*Item de ação 1*
De acordo com o trecho selecionado, qual é o montante de investimento representado pela Agenda eGamesLab e para que período?

*Trecho selecionado*
%%

Restam assim poucas áreas onde a investigação pode ter um impacto transformador na economia de uma região ultraperiférica como a nossa. A recente aprovação da agenda eGames Lab (https://egameslab.pt/), liderada cientificamente pelo ITI/LARSyS, é um exemplo do impacto económico da investigação. Esta agenda resulta de um investimento continuado em design digital e entretenimento iniciados na parceria com a Universidade de Carnegie Mellon. Já tinha dado origem a um unicórnio a Mambu.com que está avaliada em 5b€ e que nasceu na Madeira, mas infelizmente se desenvolveu em Berlim. A Agenda eGamesLab foi a única da RAM e das mais bem classificadas a nível nacional por um painel internacional. Representa um investimento de 30m€ para os próximos três anos, a maioria em empresas e entidades regionais, mas que conta com parceiros nacionais e internacionais de grande relevo como a Amazon, Google, Dell, Playstation e Enjinstarter. O apoio dado pela C.M. Funchal a esta iniciativa foi determinante para o seu sucesso. A região conseguiu atrair fundos competitivos por mérito e que só podem ser aplicados nesta tipologia de despesa. Felizmente (ou lamentavelmente dependendo do ponto de vista) não é possível fazer estradas, rotundas ou casas com verbas do PRR que têm como objetivo transformar a economia com base na investigação. Fazer demagogia com temas desta natureza não ajuda ninguém, tal como pensar que investir em edifícios, mesmo que seja para investigação, é preparar o futuro. Basta ver o que aconteceu com o Parque de Ciência e Tecnologia da Madeira para perceber que a lógica é a mesma já esgotada há décadas.

%%

*Dados brutos*
%%

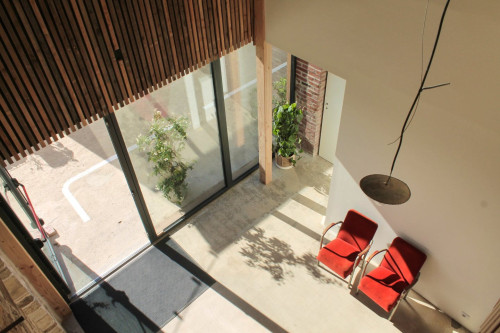 Morel De Than Residence - Gallery - 16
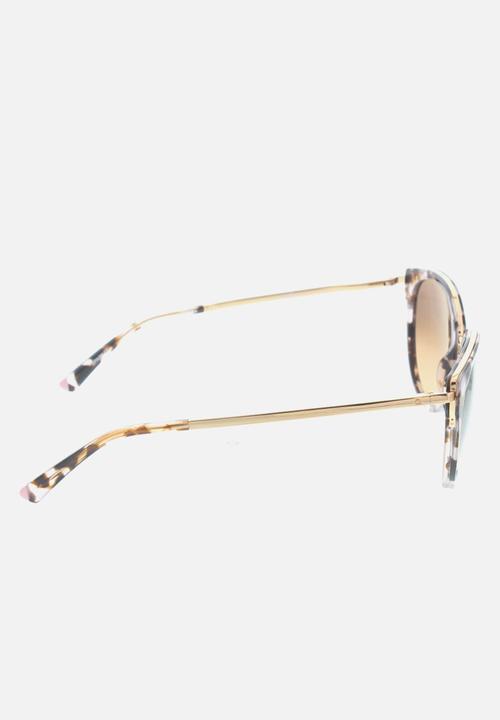 Etnia Barcelona - Ifara sunglasses - brown & pink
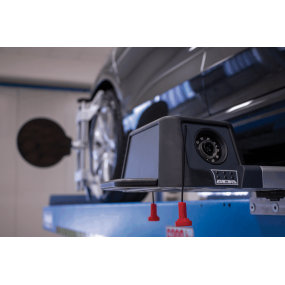 RAV3D2.0WALL.4S New 3D wheel aligner AllOnWall, RAV.3DWAL.701053, RAVAGLIOLI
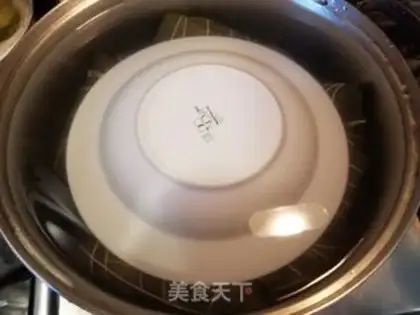 Make A broad yolk step 25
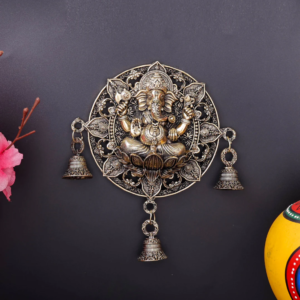 Ganesha Craft Decor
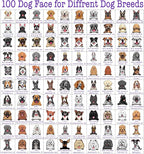 Custom Dog Mom Shirt for Women Pet Ears Sweatshirt - Image 2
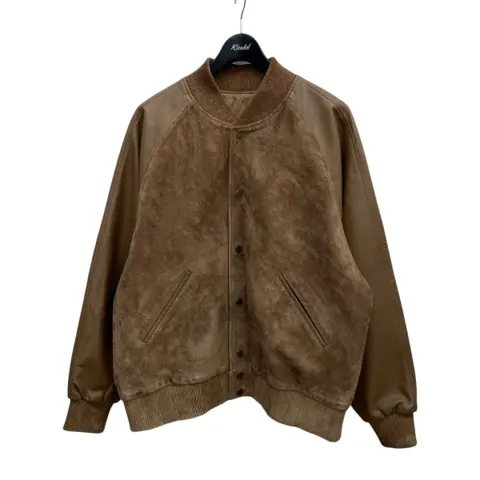 award jacket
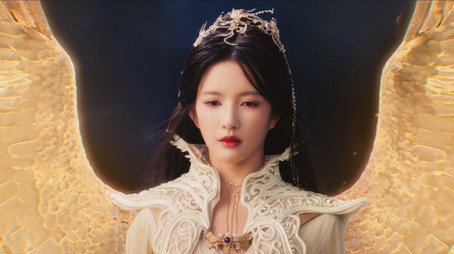 斗罗大陆之燃魂战 Сезон 1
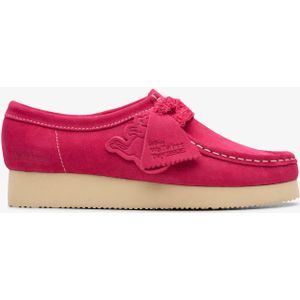 Clarks Wallabee 2604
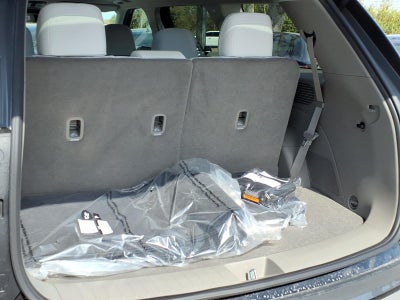 2026 Hyundai PALISADE Limited FWD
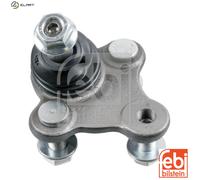 Front Left Ball Joint Febi 183503 For Kia Cerato Forte Forte5 K3 54500G4AA0 11on
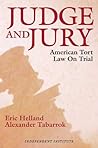 Judge and Jury: American Tort Law on Trial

%%

*Item de ação 2*
Transcreva como uma lista JSON de strings, uma para cada linha, as linhas das entradas desde o início até a linha que contém "Ganesha Craft Decor", inclusive. Omita as imagens.

*Resolução da tarefa 1*
30 milhões de euros para os próximos três anos.

*Resolução da tarefa 2*
[
  " Morel De Than Residence - Gallery - 16",
  " Etnia Barcelona - Ifara sunglasses - brown & pink",
  " RAV3D2.0WALL.4S New 3D wheel aligner AllOnWall, RAV.3DWAL.701053, RAVAGLIOLI",
  " Make A broad yolk step 25",
  " Ganesha Craft Decor"
]